• Collection entries
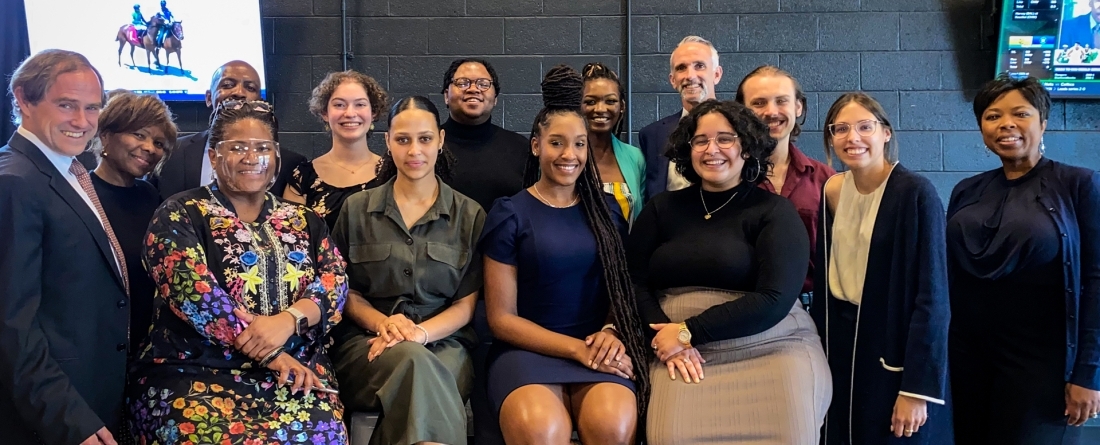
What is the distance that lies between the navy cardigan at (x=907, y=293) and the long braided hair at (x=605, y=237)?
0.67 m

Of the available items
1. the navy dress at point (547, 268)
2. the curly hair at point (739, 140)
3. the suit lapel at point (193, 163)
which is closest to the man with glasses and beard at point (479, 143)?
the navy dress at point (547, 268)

• Aim
Can you format the listing above as a two-column CSV with the headers "ask" and "response", one row per entry, putting each text and its answer in a single quoted field with line breaks replaced by spaces? Leave the pictures out.

• Answer to the problem
ask,response
"What is the distance that lies between the navy cardigan at (x=907, y=293) and the long braided hair at (x=605, y=237)?","0.67 m"
"Of the available items 1. the navy dress at point (547, 268) 2. the curly hair at point (739, 140) 3. the suit lapel at point (193, 163) which is closest to the man with glasses and beard at point (479, 143)?","the navy dress at point (547, 268)"